Politolog ocenił, że blokada Sejmu to kolejny dowód na anarchizację życia publicznego w Polsce. - W Polsce następuje powolna destrukcja demokracji, podważanie jej fundamentów proceduralnych, aksjologicznych, instytucjonalnych - powiedział prof. Radosław Markowski z UW.
"Zagrożenia istnieją naprawdę"
Według Markowskiego, obawy formułowane przez prezydenta Komorowskiego, a także m.in. byłego prezydenta Aleksandra Kwaśniewskiego "nie są wydumane, te zagrożenia naprawdę istnieją". Kwaśniewski w radiowej Jedynce ocenił m.in., że doszło do przekroczenia prawa do demonstracji.
- Tam gdzie padały demokracje, gdzie rodziły się autorytaryzmy, tak to się zaczynało. Niesłychane nakręcenie koniunktury emocjonalnej, świat biało-czarny, spiskowe teorie i ulica jako gniew ludu przeciwko skorumpowanym, złym elitom, które nic nie robią - powiedział Markowski.
"Nie wydają pieniędzy na opony"
Politolog zwrócił uwagę, że w krajach o rozwiniętej demokracji związki zawodowe również organizują demonstracje, które - zaznaczył - często są znacznie liczniejsze niż piątkowy protest Solidarności. - Po pierwsze jednak związkowcy w tych krajach rozmawiają z rządem, są dla rządu partnerem dlatego, że nie wydają pieniędzy na opony marki Dunlop czy Continental, żeby smrodzić, tylko wydają je na zaplecze intelektualne w postaci think-tanków - powiedział.
- Te 2 tys. związkowców pod Sejmem to nic w stosunku do tego, co niemieckie związki zawodowe potrafią na ulicę wyprowadzić, czyli nawet 200-500 tys.
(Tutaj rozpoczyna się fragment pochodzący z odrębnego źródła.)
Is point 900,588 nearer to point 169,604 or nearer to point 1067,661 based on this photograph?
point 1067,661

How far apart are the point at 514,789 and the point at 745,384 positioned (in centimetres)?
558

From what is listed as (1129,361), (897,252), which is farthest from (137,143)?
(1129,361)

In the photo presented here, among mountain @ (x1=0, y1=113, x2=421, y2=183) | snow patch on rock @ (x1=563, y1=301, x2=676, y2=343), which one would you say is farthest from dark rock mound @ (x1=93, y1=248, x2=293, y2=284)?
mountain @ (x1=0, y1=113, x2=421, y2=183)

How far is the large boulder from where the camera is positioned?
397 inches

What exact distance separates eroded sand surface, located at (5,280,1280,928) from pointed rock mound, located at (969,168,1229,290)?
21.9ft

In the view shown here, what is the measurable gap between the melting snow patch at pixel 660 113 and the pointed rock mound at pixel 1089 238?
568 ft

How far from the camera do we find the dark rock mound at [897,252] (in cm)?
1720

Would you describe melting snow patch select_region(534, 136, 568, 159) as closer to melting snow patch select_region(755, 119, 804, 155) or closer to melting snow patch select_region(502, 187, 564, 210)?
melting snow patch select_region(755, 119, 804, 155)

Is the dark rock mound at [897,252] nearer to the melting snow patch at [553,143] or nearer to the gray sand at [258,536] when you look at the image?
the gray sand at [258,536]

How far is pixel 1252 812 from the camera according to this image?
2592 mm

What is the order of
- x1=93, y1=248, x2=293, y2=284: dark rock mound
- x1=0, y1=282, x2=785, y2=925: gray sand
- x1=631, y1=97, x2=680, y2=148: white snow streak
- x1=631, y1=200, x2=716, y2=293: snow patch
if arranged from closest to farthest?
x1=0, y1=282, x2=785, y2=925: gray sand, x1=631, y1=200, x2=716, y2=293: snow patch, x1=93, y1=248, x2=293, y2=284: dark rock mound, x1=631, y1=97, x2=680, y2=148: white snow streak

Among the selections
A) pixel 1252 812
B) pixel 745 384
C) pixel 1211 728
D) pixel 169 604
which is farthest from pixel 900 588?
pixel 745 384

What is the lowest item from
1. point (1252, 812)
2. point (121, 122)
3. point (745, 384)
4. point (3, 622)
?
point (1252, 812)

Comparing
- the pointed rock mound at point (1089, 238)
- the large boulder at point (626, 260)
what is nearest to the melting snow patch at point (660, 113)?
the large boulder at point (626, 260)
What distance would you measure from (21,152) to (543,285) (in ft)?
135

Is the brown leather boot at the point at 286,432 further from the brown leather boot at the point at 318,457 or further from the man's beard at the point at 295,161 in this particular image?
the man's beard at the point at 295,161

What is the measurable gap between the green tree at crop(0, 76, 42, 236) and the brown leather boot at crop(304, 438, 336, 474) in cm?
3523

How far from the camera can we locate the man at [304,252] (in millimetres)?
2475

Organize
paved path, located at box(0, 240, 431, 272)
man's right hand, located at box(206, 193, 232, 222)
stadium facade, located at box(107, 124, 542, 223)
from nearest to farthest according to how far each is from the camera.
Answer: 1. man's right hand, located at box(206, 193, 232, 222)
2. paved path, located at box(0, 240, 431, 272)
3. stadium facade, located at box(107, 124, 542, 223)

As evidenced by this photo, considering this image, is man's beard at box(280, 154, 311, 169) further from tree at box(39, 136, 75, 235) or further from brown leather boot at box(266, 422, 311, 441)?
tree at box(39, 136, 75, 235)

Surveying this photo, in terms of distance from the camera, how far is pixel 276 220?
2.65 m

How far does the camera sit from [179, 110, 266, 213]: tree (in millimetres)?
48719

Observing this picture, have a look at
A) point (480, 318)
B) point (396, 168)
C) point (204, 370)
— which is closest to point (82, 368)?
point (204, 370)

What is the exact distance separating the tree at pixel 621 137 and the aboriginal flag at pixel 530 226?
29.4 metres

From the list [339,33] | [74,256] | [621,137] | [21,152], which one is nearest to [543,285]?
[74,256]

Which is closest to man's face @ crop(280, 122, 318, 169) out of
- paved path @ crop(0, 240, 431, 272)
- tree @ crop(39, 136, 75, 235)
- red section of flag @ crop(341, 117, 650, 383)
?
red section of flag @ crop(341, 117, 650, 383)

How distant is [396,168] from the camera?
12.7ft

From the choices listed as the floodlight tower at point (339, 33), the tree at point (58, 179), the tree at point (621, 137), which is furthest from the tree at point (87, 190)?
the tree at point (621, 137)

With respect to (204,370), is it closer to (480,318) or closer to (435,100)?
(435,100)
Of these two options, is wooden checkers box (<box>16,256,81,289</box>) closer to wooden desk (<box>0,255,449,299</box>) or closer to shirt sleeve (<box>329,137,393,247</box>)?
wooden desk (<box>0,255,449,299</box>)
Tam czasami też się odbywa coś, co przypomina nieprzyjemną zawieruchę, ale raczej są to incydentalne sprawy - dodał politolog.
Markowski podkreślił zarazem, że prawo do krytyki rządu jest niezbędną instytucją demokracji, jednak - zaznaczył - musi się ona odbywać w określonym porządku formalno-prawnym. Zdaniem politologa, blokada Sejmu była przekroczeniem tego porządku.
Politolog dziwi się pasywności policji
Markowski zaznaczył, że bezprawne pozbawianie kogokolwiek wolności jest w demokratycznym państwie niedopuszczalne. - Gdybym przyszedł do kogoś pod dom i zabronił mu przez kilka godzin wychodzić z niego, groził mu, że jak wyjdzie to go opluję, to pewnie ta osoba podniosłaby słuchawkę i zadzwoniła na policję, a policja by przyjechała i mnie stamtąd usunęła - powiedział.
Zdaniem Markowskiego, zastanawiające jest zatem, dlaczego ten mechanizm nie zadziałał podczas piątkowych wydarzeń pod Sejmem. - Nie wiem, czy w tym wszystkim pan Duda i jego kompani byli większym problemem, czy właśnie pasywność policji, która w normalnym państwie powinna z automatu działać, żeby przywrócić porządek - ocenił.
Politolog stwierdził, że odpowiedzialność za eskalację agresji w życiu publicznym odpowiadają także media, które - powiedział - "absolutnie preferują awantury, a bardzo rzadko ustawiają kamery tam, gdzie dzieje się prawdziwa polityka na przykład w komisjach sejmowych".
Posłowie musieli zostać w Sejmie
11 maja związkowcy z "Solidarności" zablokowali wszystkie wyjścia z terenu Sejmu w proteście przeciwko przyjętej głosami m.in. PO ustawie dotyczącej podwyższenia wieku emerytalnego do 67 lat dla kobiet i mężczyzn. Wcześniej przedstawicieli związkowców, decyzją marszałek Sejmu Ewy Kopacz (PO) nie wpuszczono na sejmową galerię. Demonstranci blokowali Sejm przez kilka godzin, uniemożliwiając posłom jego opuszczenie. Barierki wokół gmachu powiązano łańcuchami. Decyzję o zakończeniu blokady podjęła Komisja Krajowa "S", która o godz. 18 zebrała się przed parlamentem.